В этом и заключается основное наслаждение, которое получаешь от «Лауры и ее оригинала», — наслаждение стилистическим совершенством фрагментов. Набоков был и великолепным архитектором своих вещей, но по 138 карточкам судить о композиционных достоинствах будущего романа невозможно. Как и оценить глубину замысла, впрочем в любом случае интересного, перспективного, сложного. Здесь намечены лишь общие контуры сюжета.

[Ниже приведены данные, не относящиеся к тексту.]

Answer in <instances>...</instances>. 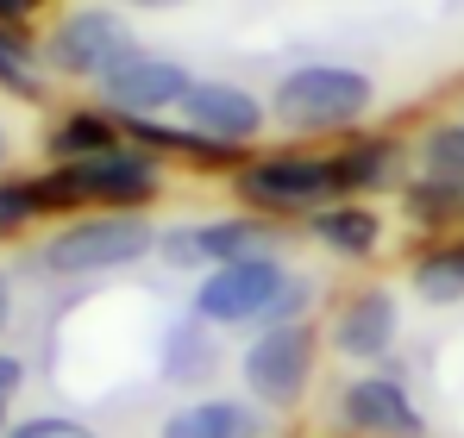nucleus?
<instances>
[{"instance_id": "393cba45", "label": "nucleus", "mask_w": 464, "mask_h": 438, "mask_svg": "<svg viewBox=\"0 0 464 438\" xmlns=\"http://www.w3.org/2000/svg\"><path fill=\"white\" fill-rule=\"evenodd\" d=\"M13 326V282H6V270H0V332Z\"/></svg>"}, {"instance_id": "dca6fc26", "label": "nucleus", "mask_w": 464, "mask_h": 438, "mask_svg": "<svg viewBox=\"0 0 464 438\" xmlns=\"http://www.w3.org/2000/svg\"><path fill=\"white\" fill-rule=\"evenodd\" d=\"M220 369V345H214V326L208 319H176L169 332H163V345H157V376L163 382H176V388H201L208 376Z\"/></svg>"}, {"instance_id": "aec40b11", "label": "nucleus", "mask_w": 464, "mask_h": 438, "mask_svg": "<svg viewBox=\"0 0 464 438\" xmlns=\"http://www.w3.org/2000/svg\"><path fill=\"white\" fill-rule=\"evenodd\" d=\"M0 88L19 94V100H38L44 94V75H38V51L25 44L19 25H0Z\"/></svg>"}, {"instance_id": "5701e85b", "label": "nucleus", "mask_w": 464, "mask_h": 438, "mask_svg": "<svg viewBox=\"0 0 464 438\" xmlns=\"http://www.w3.org/2000/svg\"><path fill=\"white\" fill-rule=\"evenodd\" d=\"M0 438H101V433L76 414H32V420H13Z\"/></svg>"}, {"instance_id": "6ab92c4d", "label": "nucleus", "mask_w": 464, "mask_h": 438, "mask_svg": "<svg viewBox=\"0 0 464 438\" xmlns=\"http://www.w3.org/2000/svg\"><path fill=\"white\" fill-rule=\"evenodd\" d=\"M113 145H126V126H120L113 107H76V113H63V119L51 126V138H44V150H51L57 163L101 157V150H113Z\"/></svg>"}, {"instance_id": "39448f33", "label": "nucleus", "mask_w": 464, "mask_h": 438, "mask_svg": "<svg viewBox=\"0 0 464 438\" xmlns=\"http://www.w3.org/2000/svg\"><path fill=\"white\" fill-rule=\"evenodd\" d=\"M232 195L251 207L257 219H308L326 201H339V182H333V157H314V150H264V157H245L232 169Z\"/></svg>"}, {"instance_id": "6e6552de", "label": "nucleus", "mask_w": 464, "mask_h": 438, "mask_svg": "<svg viewBox=\"0 0 464 438\" xmlns=\"http://www.w3.org/2000/svg\"><path fill=\"white\" fill-rule=\"evenodd\" d=\"M257 251H276V232L270 219L251 214H220V219H182L169 232H157V257L169 270H220V263H238V257H257Z\"/></svg>"}, {"instance_id": "f03ea898", "label": "nucleus", "mask_w": 464, "mask_h": 438, "mask_svg": "<svg viewBox=\"0 0 464 438\" xmlns=\"http://www.w3.org/2000/svg\"><path fill=\"white\" fill-rule=\"evenodd\" d=\"M371 107H377V81H371V70H352V63H302L270 94V119H283L302 138L308 132H352Z\"/></svg>"}, {"instance_id": "1a4fd4ad", "label": "nucleus", "mask_w": 464, "mask_h": 438, "mask_svg": "<svg viewBox=\"0 0 464 438\" xmlns=\"http://www.w3.org/2000/svg\"><path fill=\"white\" fill-rule=\"evenodd\" d=\"M126 51H139V38H132V25H126L120 13H107V6H76L70 19H57V32H51V44H44V63L57 75H70V81H101Z\"/></svg>"}, {"instance_id": "4468645a", "label": "nucleus", "mask_w": 464, "mask_h": 438, "mask_svg": "<svg viewBox=\"0 0 464 438\" xmlns=\"http://www.w3.org/2000/svg\"><path fill=\"white\" fill-rule=\"evenodd\" d=\"M326 157H333L339 201H371V195L408 182V150L395 145V138H377V132H358V138H345L339 150H326Z\"/></svg>"}, {"instance_id": "c85d7f7f", "label": "nucleus", "mask_w": 464, "mask_h": 438, "mask_svg": "<svg viewBox=\"0 0 464 438\" xmlns=\"http://www.w3.org/2000/svg\"><path fill=\"white\" fill-rule=\"evenodd\" d=\"M6 407H13V401H0V433H6V426H13V420H6Z\"/></svg>"}, {"instance_id": "20e7f679", "label": "nucleus", "mask_w": 464, "mask_h": 438, "mask_svg": "<svg viewBox=\"0 0 464 438\" xmlns=\"http://www.w3.org/2000/svg\"><path fill=\"white\" fill-rule=\"evenodd\" d=\"M289 282H295V270L283 263V251H257V257L208 270L188 294V313L208 319L214 332H257V326H270Z\"/></svg>"}, {"instance_id": "412c9836", "label": "nucleus", "mask_w": 464, "mask_h": 438, "mask_svg": "<svg viewBox=\"0 0 464 438\" xmlns=\"http://www.w3.org/2000/svg\"><path fill=\"white\" fill-rule=\"evenodd\" d=\"M420 169L427 176H459L464 182V119H440L427 138H420Z\"/></svg>"}, {"instance_id": "9d476101", "label": "nucleus", "mask_w": 464, "mask_h": 438, "mask_svg": "<svg viewBox=\"0 0 464 438\" xmlns=\"http://www.w3.org/2000/svg\"><path fill=\"white\" fill-rule=\"evenodd\" d=\"M395 338H401V300H395V289H383V282L352 289L333 307V319H326V345H333V357H345V364H389Z\"/></svg>"}, {"instance_id": "a211bd4d", "label": "nucleus", "mask_w": 464, "mask_h": 438, "mask_svg": "<svg viewBox=\"0 0 464 438\" xmlns=\"http://www.w3.org/2000/svg\"><path fill=\"white\" fill-rule=\"evenodd\" d=\"M401 214L420 232H464V182L459 176H427L414 169L401 182Z\"/></svg>"}, {"instance_id": "4be33fe9", "label": "nucleus", "mask_w": 464, "mask_h": 438, "mask_svg": "<svg viewBox=\"0 0 464 438\" xmlns=\"http://www.w3.org/2000/svg\"><path fill=\"white\" fill-rule=\"evenodd\" d=\"M44 214H51V201H44L38 182H0V232H25Z\"/></svg>"}, {"instance_id": "f257e3e1", "label": "nucleus", "mask_w": 464, "mask_h": 438, "mask_svg": "<svg viewBox=\"0 0 464 438\" xmlns=\"http://www.w3.org/2000/svg\"><path fill=\"white\" fill-rule=\"evenodd\" d=\"M51 214H76V207H94V214H145L157 195H163V157L145 145H113L101 157H76V163H57L51 176H38Z\"/></svg>"}, {"instance_id": "cd10ccee", "label": "nucleus", "mask_w": 464, "mask_h": 438, "mask_svg": "<svg viewBox=\"0 0 464 438\" xmlns=\"http://www.w3.org/2000/svg\"><path fill=\"white\" fill-rule=\"evenodd\" d=\"M6 150H13V138H6V126H0V169H6Z\"/></svg>"}, {"instance_id": "7ed1b4c3", "label": "nucleus", "mask_w": 464, "mask_h": 438, "mask_svg": "<svg viewBox=\"0 0 464 438\" xmlns=\"http://www.w3.org/2000/svg\"><path fill=\"white\" fill-rule=\"evenodd\" d=\"M320 369V326L314 319H289V326H257L238 351V382L257 407L270 414H295L314 388Z\"/></svg>"}, {"instance_id": "b1692460", "label": "nucleus", "mask_w": 464, "mask_h": 438, "mask_svg": "<svg viewBox=\"0 0 464 438\" xmlns=\"http://www.w3.org/2000/svg\"><path fill=\"white\" fill-rule=\"evenodd\" d=\"M19 388H25V364H19V357H6V351H0V401H13V395H19Z\"/></svg>"}, {"instance_id": "f3484780", "label": "nucleus", "mask_w": 464, "mask_h": 438, "mask_svg": "<svg viewBox=\"0 0 464 438\" xmlns=\"http://www.w3.org/2000/svg\"><path fill=\"white\" fill-rule=\"evenodd\" d=\"M408 289L427 307H459L464 300V232H440L414 263H408Z\"/></svg>"}, {"instance_id": "2eb2a0df", "label": "nucleus", "mask_w": 464, "mask_h": 438, "mask_svg": "<svg viewBox=\"0 0 464 438\" xmlns=\"http://www.w3.org/2000/svg\"><path fill=\"white\" fill-rule=\"evenodd\" d=\"M308 238L339 263H371L383 251V214L371 201H326L320 214H308Z\"/></svg>"}, {"instance_id": "bb28decb", "label": "nucleus", "mask_w": 464, "mask_h": 438, "mask_svg": "<svg viewBox=\"0 0 464 438\" xmlns=\"http://www.w3.org/2000/svg\"><path fill=\"white\" fill-rule=\"evenodd\" d=\"M132 6H145V13H169V6H188V0H132Z\"/></svg>"}, {"instance_id": "a878e982", "label": "nucleus", "mask_w": 464, "mask_h": 438, "mask_svg": "<svg viewBox=\"0 0 464 438\" xmlns=\"http://www.w3.org/2000/svg\"><path fill=\"white\" fill-rule=\"evenodd\" d=\"M25 6H32V0H0V25H13V19H19Z\"/></svg>"}, {"instance_id": "423d86ee", "label": "nucleus", "mask_w": 464, "mask_h": 438, "mask_svg": "<svg viewBox=\"0 0 464 438\" xmlns=\"http://www.w3.org/2000/svg\"><path fill=\"white\" fill-rule=\"evenodd\" d=\"M157 257V225L139 214H94V219H70L63 232L44 238L38 263L51 276H113Z\"/></svg>"}, {"instance_id": "0eeeda50", "label": "nucleus", "mask_w": 464, "mask_h": 438, "mask_svg": "<svg viewBox=\"0 0 464 438\" xmlns=\"http://www.w3.org/2000/svg\"><path fill=\"white\" fill-rule=\"evenodd\" d=\"M333 433L339 438H427V414L408 395V382L395 369H358L339 382L333 395Z\"/></svg>"}, {"instance_id": "ddd939ff", "label": "nucleus", "mask_w": 464, "mask_h": 438, "mask_svg": "<svg viewBox=\"0 0 464 438\" xmlns=\"http://www.w3.org/2000/svg\"><path fill=\"white\" fill-rule=\"evenodd\" d=\"M157 438H270V407L251 395H188L157 420Z\"/></svg>"}, {"instance_id": "9b49d317", "label": "nucleus", "mask_w": 464, "mask_h": 438, "mask_svg": "<svg viewBox=\"0 0 464 438\" xmlns=\"http://www.w3.org/2000/svg\"><path fill=\"white\" fill-rule=\"evenodd\" d=\"M94 88H101V107H113V113H169V107H182V100H188L195 75L182 70L176 57L126 51L113 70L94 81Z\"/></svg>"}, {"instance_id": "f8f14e48", "label": "nucleus", "mask_w": 464, "mask_h": 438, "mask_svg": "<svg viewBox=\"0 0 464 438\" xmlns=\"http://www.w3.org/2000/svg\"><path fill=\"white\" fill-rule=\"evenodd\" d=\"M176 113H182V126H195V132H208L220 145H238V150L270 126V100H257L238 81H195Z\"/></svg>"}]
</instances>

Врач-невролог Филипп Вайлд, знаменитый ученый, болезненно полный, страдающий от избытка своего тела, врастающих ногтей на ногах, начинает борьбу с терзающей его плотью — учится стирать себя, впадая в гипнотранс: «Тонкое основание моего мелом начертанного “я” было стерто и таковым оставлено, когда я решил выйти из своего гипнотранса. Истребление десяти пальцев ног сопровождалось привычным ощущением сладострастной неги». Вторая, хотя не исключено, что и первая, открывающая роман сюжетная линия — история детства и любовных похождений Флоры, хрупкой девушки-ребенка с задатками нимфоманки, о которой один из ее любовников написал гениальный роман «Лаура». Не забыв описать в романе и смерть главной героини, одна из самых сильных сцен именно эта.

Итак, перед нами богатый замысел, задевающий множество тем, которые мы, однако, можем лишь перебрать, как клавиши, как карточки в каталоге. Сознательное самоуничтожение, оправданность самоубийства, зеркала, наставленные друг на друга, литература — жизнь — литература («весь ее изящный костяк тотчас вписался в роман») — перебрать и выдернуть руку из каменной десницы, сбежать от этого слишком уж оглушительного свидетельства о том, что такое подлинное литературное мастерство и величие, большая книга и лучший роман года.